Much the same way front porches connect a house to the streetscape, decks establish a bridge between the indoors and the outdoor, natural environment. Decks add value and living area to a house by creating outdoor “rooms” that host activities from grilling to sunning, reading and entertaining, to gardening.
"Families are living outside now," says Michael Beaudry, executive vice president of the North American Deck and Railing Association in Meridian, Idaho. "There are so many wonderful things you can do, that people just want to add on."
This multi-level deck features curved overlooks and railings, planters, and transitional stairs.
Multi-level decks link a series of outdoor areas via stairs and landings. They can range from simple two-platform affairs to complex, cascading structures extending from an upper story, wrapping around part of the house, flowing down to a sloping yard, or leading to a landscaped ground-level or walk-out-basement patio. Some even have a cozy porch or four-season outdoor room tucked underneath.
Pros and Cons A multi-level deck can be a good option for a house built on a sloping lot or hill. The multiple levels or terraces provide an alternative to the standard large, uniform platform with steep stairs down to grade. Multiple levels break up the number of steps needed to reach the ground, creating smaller rooms or landings.
A multi-level deck can be designed with graceful curves or angles to blend in with the most unruly topography, and be built around landscape features like boulders and trees to become an integral part of the yard rather than the means to get there.
There are drawbacks to multi-level decks, mostly because they must be fairly large. A large deck takes up more space, requires more maintenance, and costs more to build.

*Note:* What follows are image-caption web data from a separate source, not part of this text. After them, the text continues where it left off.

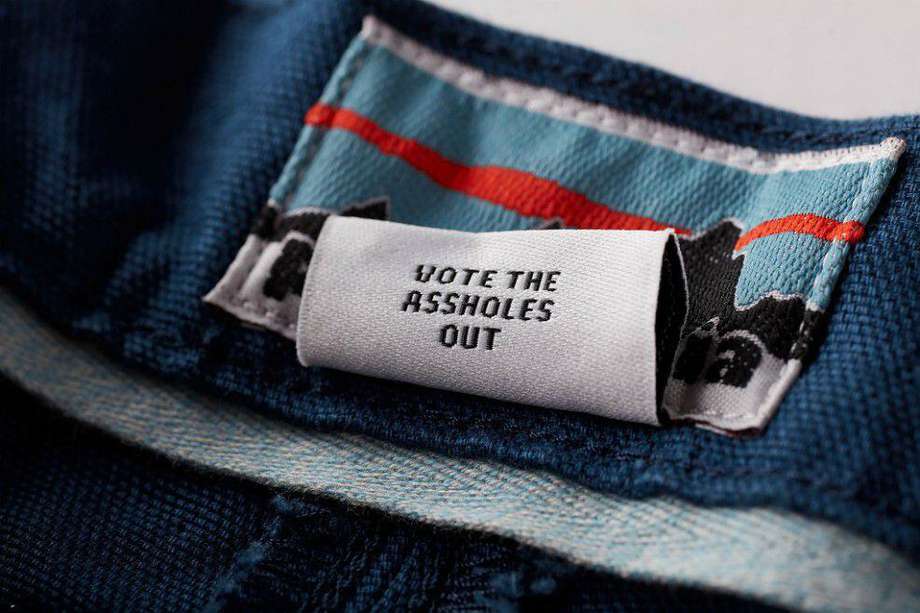 La marca de ropa Patagonia incluyó en una colección de sus prendas el mensaje que invita a no votar por los negacionistas del cambio climático.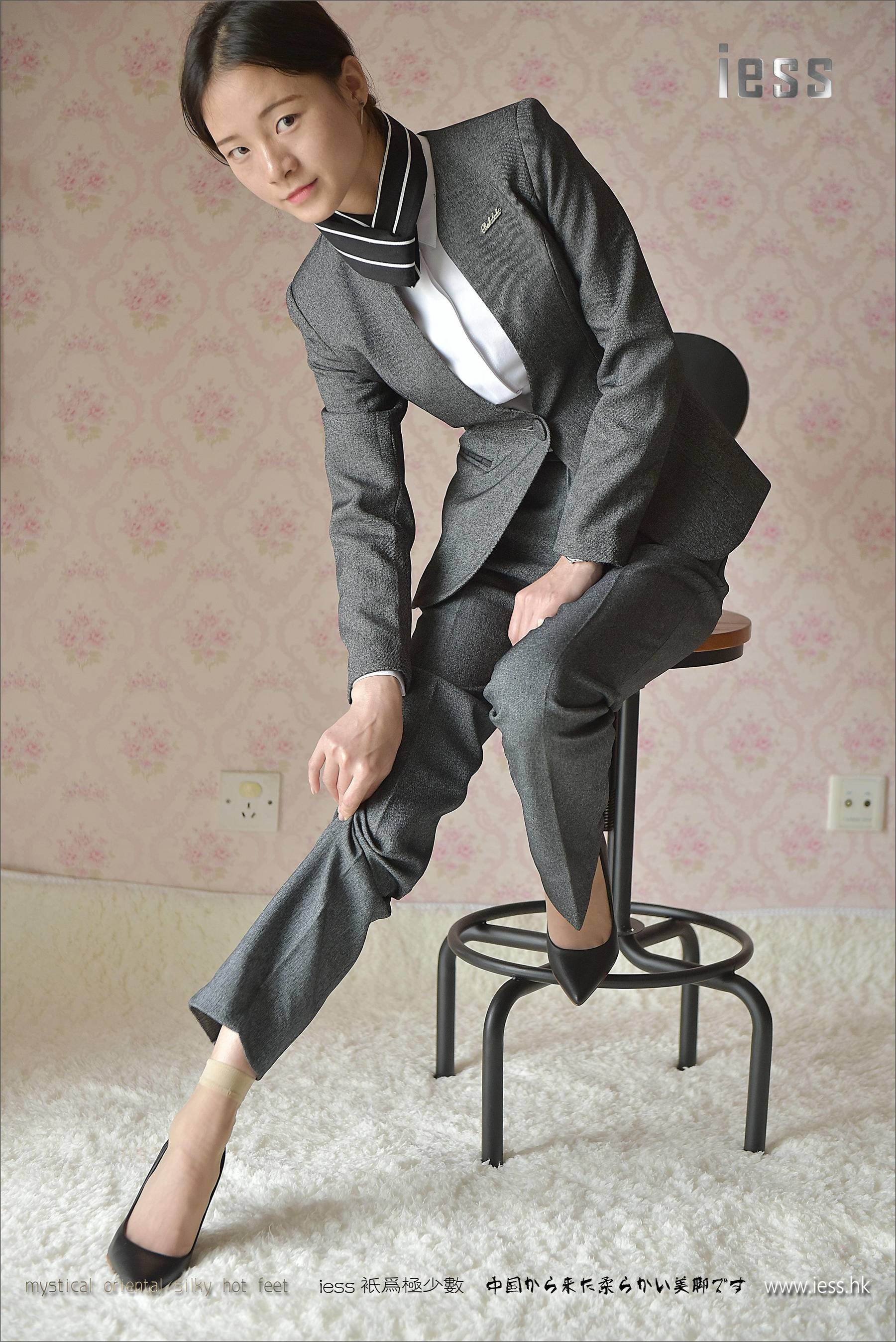 Silk Foot Bento 114 Little Six Little Six Pants Short Silk IESS Different Funbian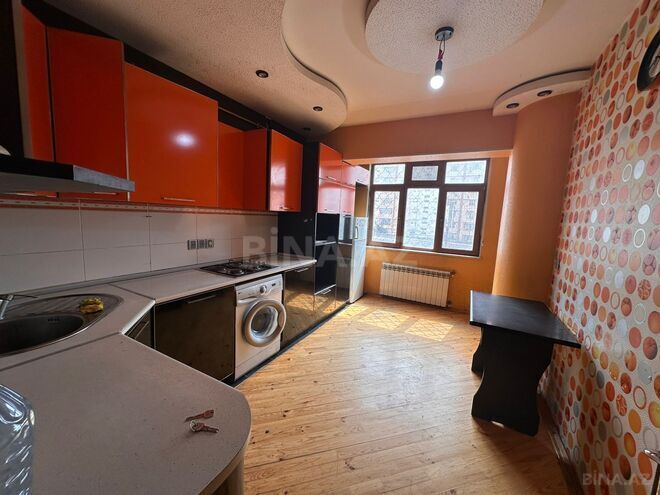 Satılır 2 otaqlı köhnə tikili 70 m², Qara Qarayev m., photo 10 from 20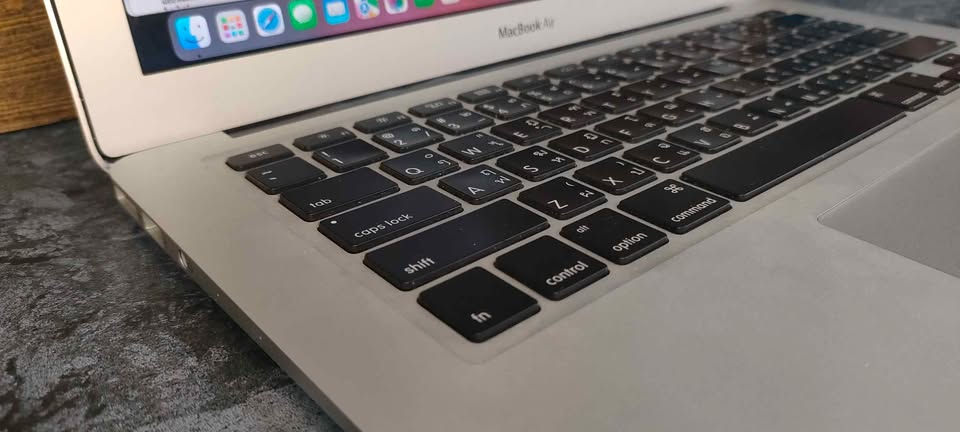 ภาพขนาดย่อ: MacbookAir 2017 13" พร้อมใช้งานมีสายชาจ เล่น LINE แบตเก็บไฟ1-3 ชม.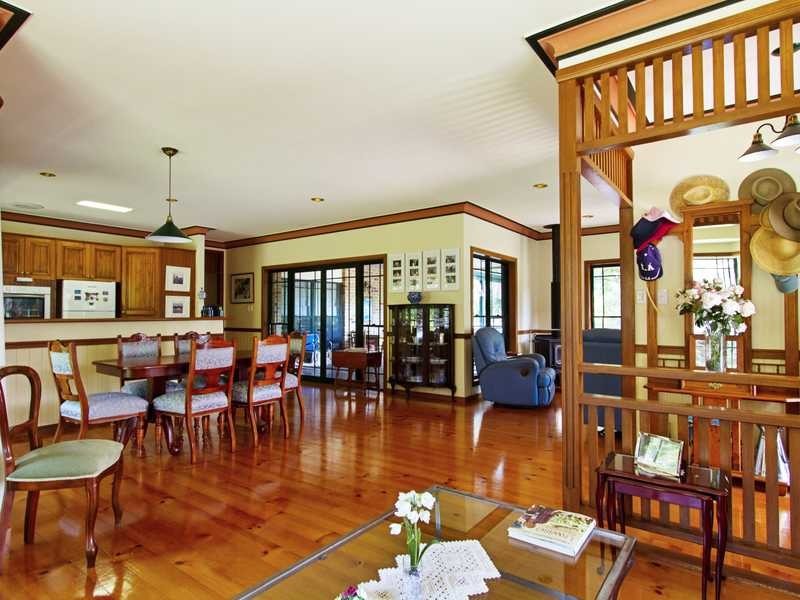 82 Coorabin Court, Tallebudgera QLD 4228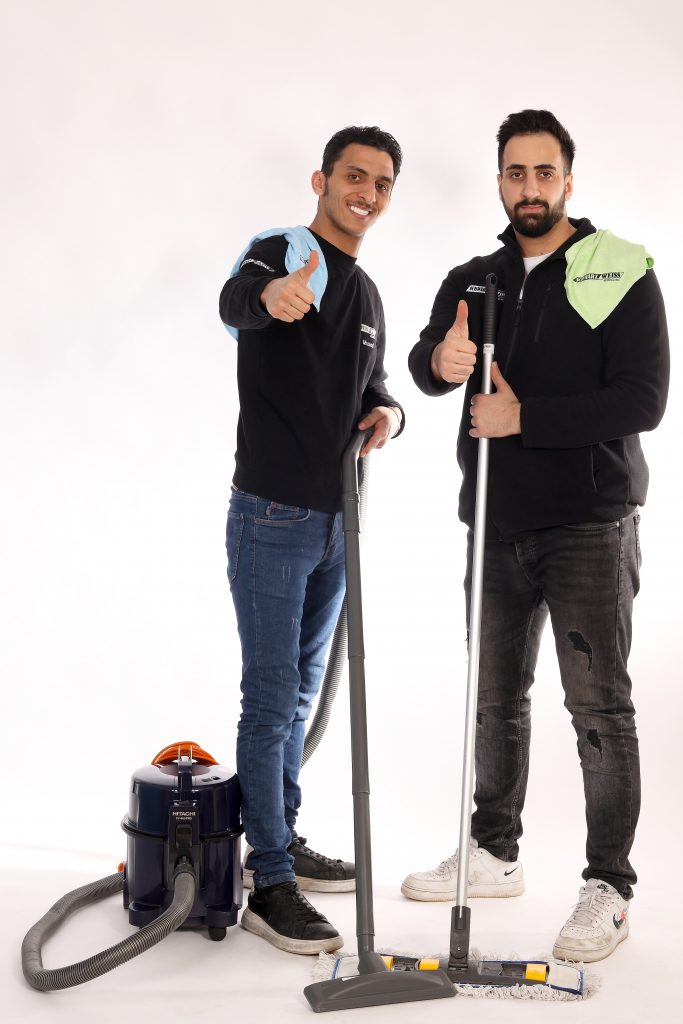 Schwarz Weiss Reinigung 300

The trade-off can come with less lawn maintenance and landscaping.
Les Moretti, owner of Smart Choice Decks in Doylestown, Pa., says it’s not practical to consider a multi-level deck for an overall space less than 500 square feet because when you divide it up into platforms each will be too small to be useful. "Any time you’re below 500 square feet and you’re breaking it into levels, you’re taking away the functionality of it," he says.